Lay out the records below as a Markdown table with two columns, No. and Caption, giving each line its row number and leaving out any blank lines. Include only the caption text, not the pictures.
* * * *
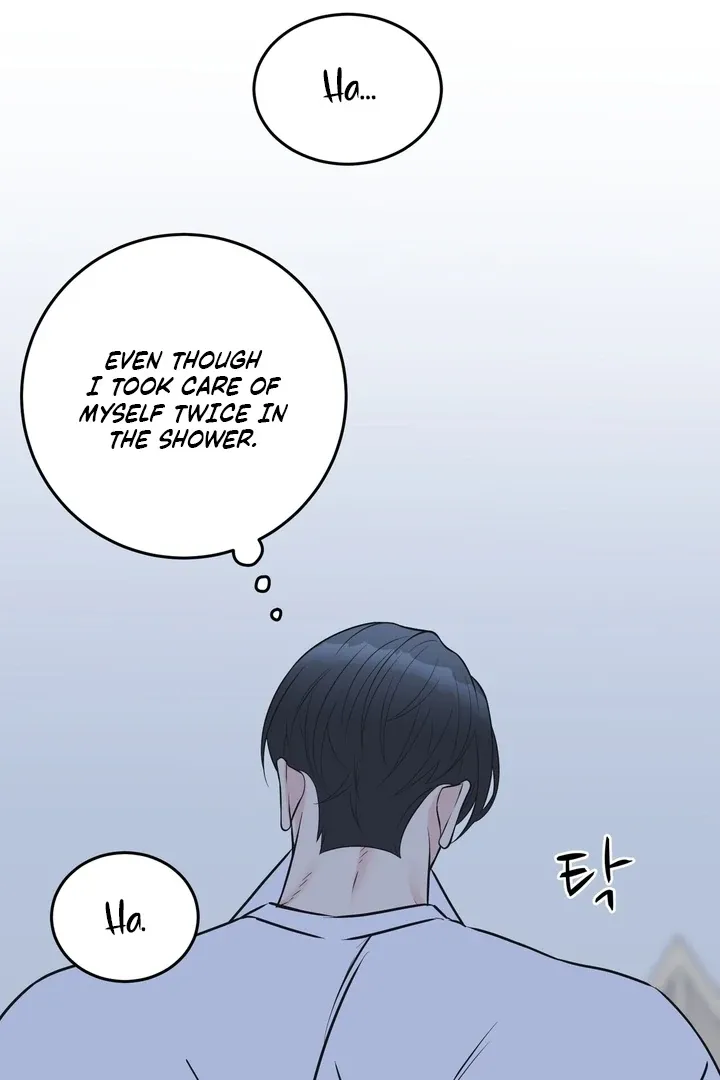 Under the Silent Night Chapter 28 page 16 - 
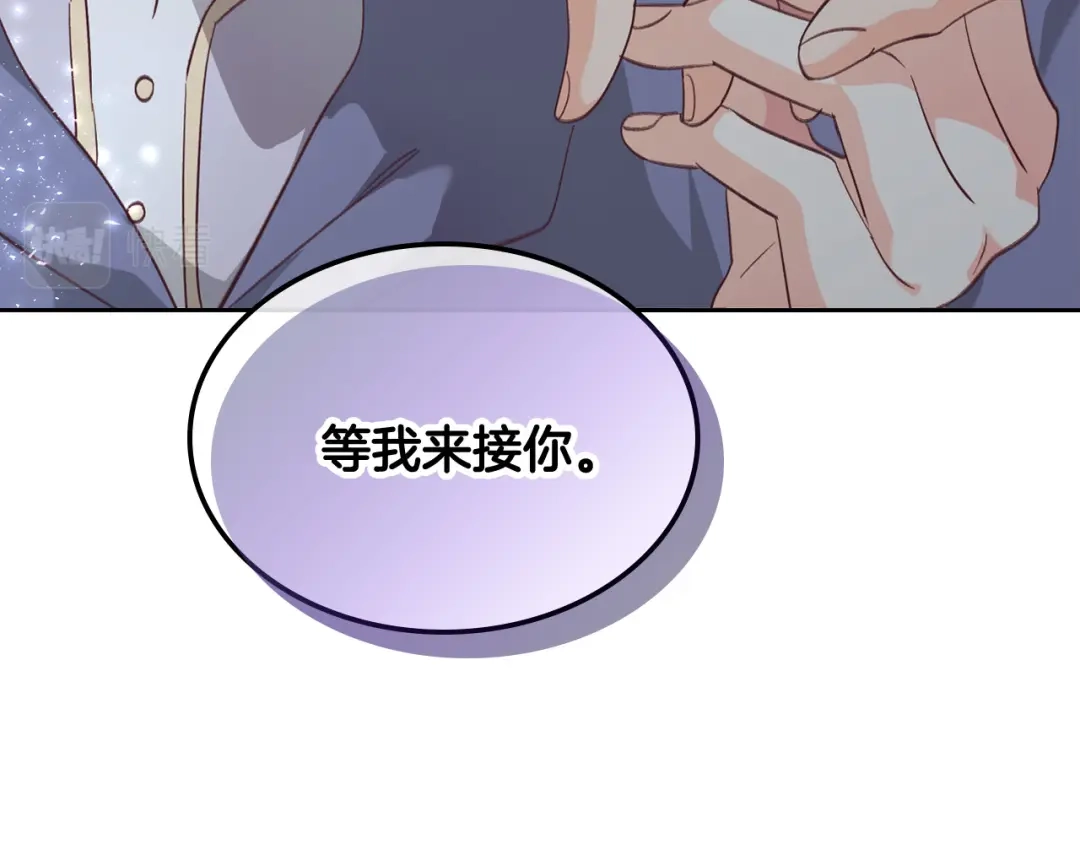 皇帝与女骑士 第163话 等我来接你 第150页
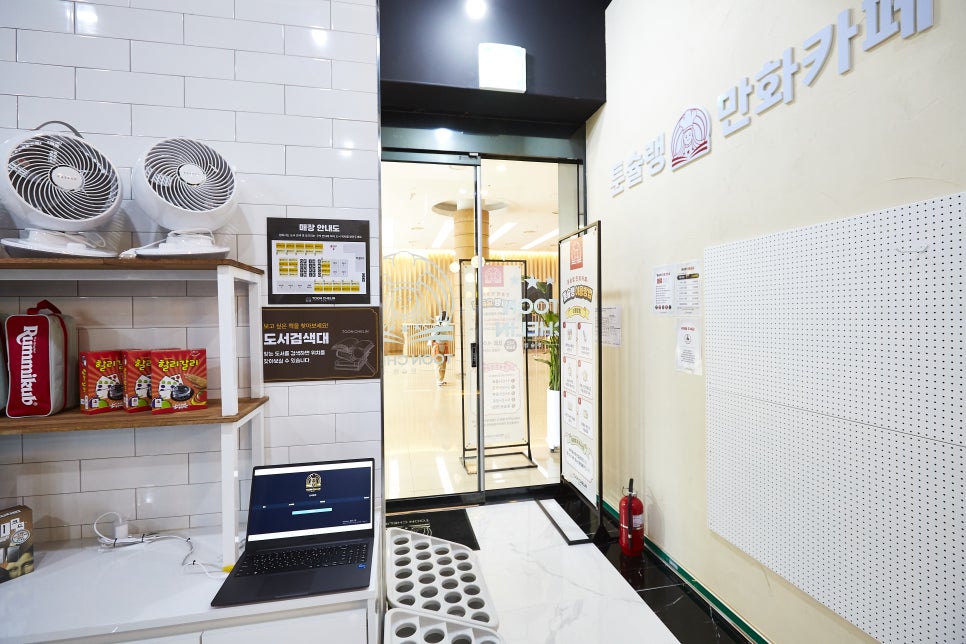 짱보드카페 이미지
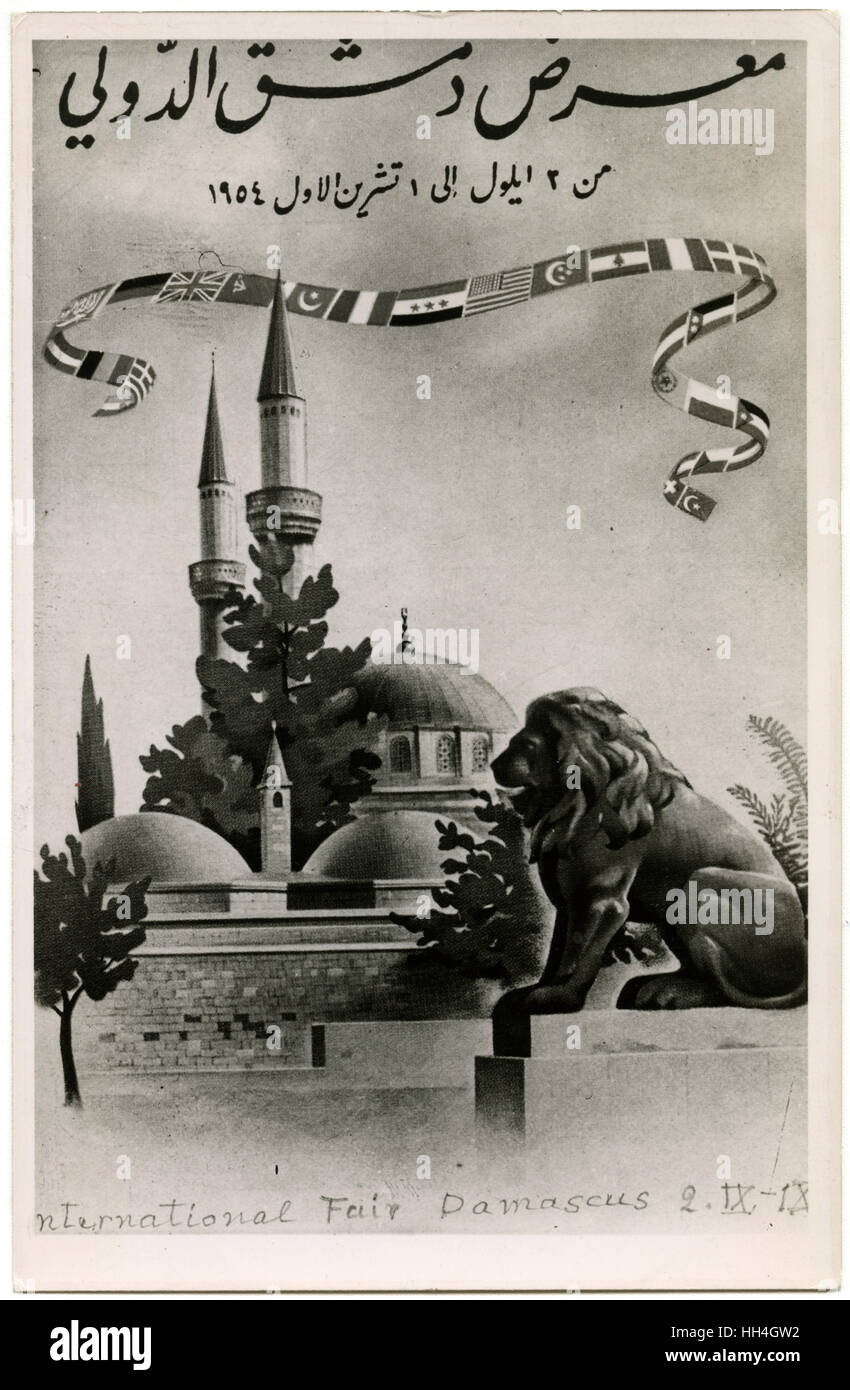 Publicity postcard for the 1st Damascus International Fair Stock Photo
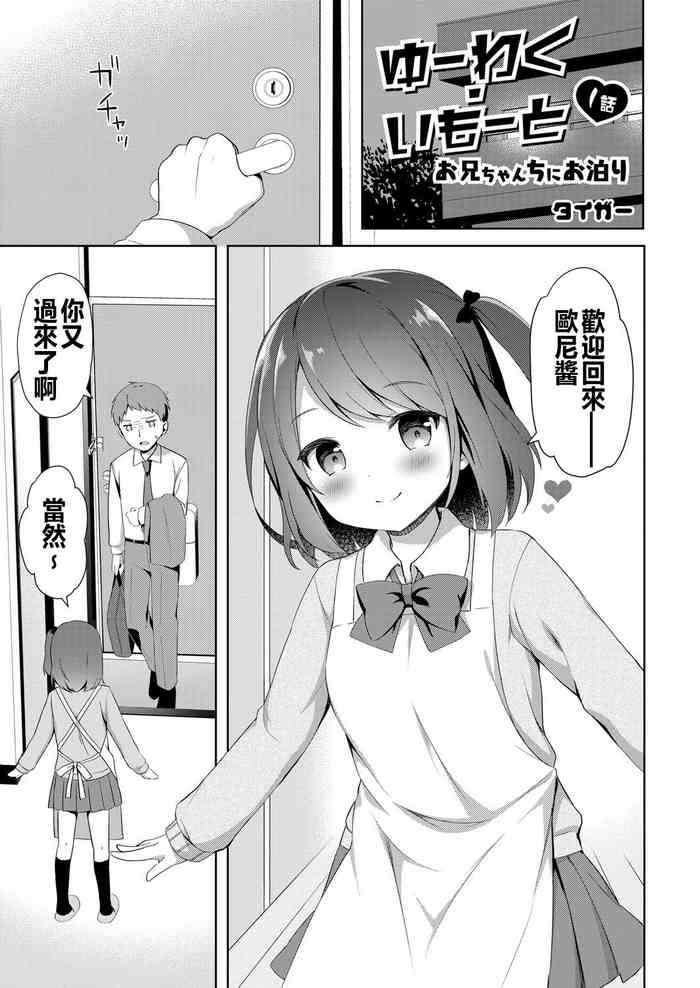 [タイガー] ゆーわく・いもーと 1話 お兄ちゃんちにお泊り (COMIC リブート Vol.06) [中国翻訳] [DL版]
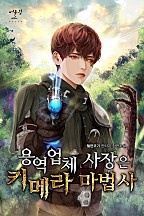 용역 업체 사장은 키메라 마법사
* * * *
* OUTPUT FOR THIS EXERCISE:
| No. | Caption |
|---|---|
| 1 |  Under the Silent Night Chapter 28 page 16 -  |
| 2 |  皇帝与女骑士 第163话 等我来接你 第150页 |
| 3 |  짱보드카페 이미지 |
| 4 |  Publicity postcard for the 1st Damascus International Fair Stock Photo |
| 5 |  [タイガー] ゆーわく・いもーと 1話 お兄ちゃんちにお泊り (COMIC リブート Vol.06) [中国翻訳] [DL版] |
| 6 |  용역 업체 사장은 키메라 마법사 |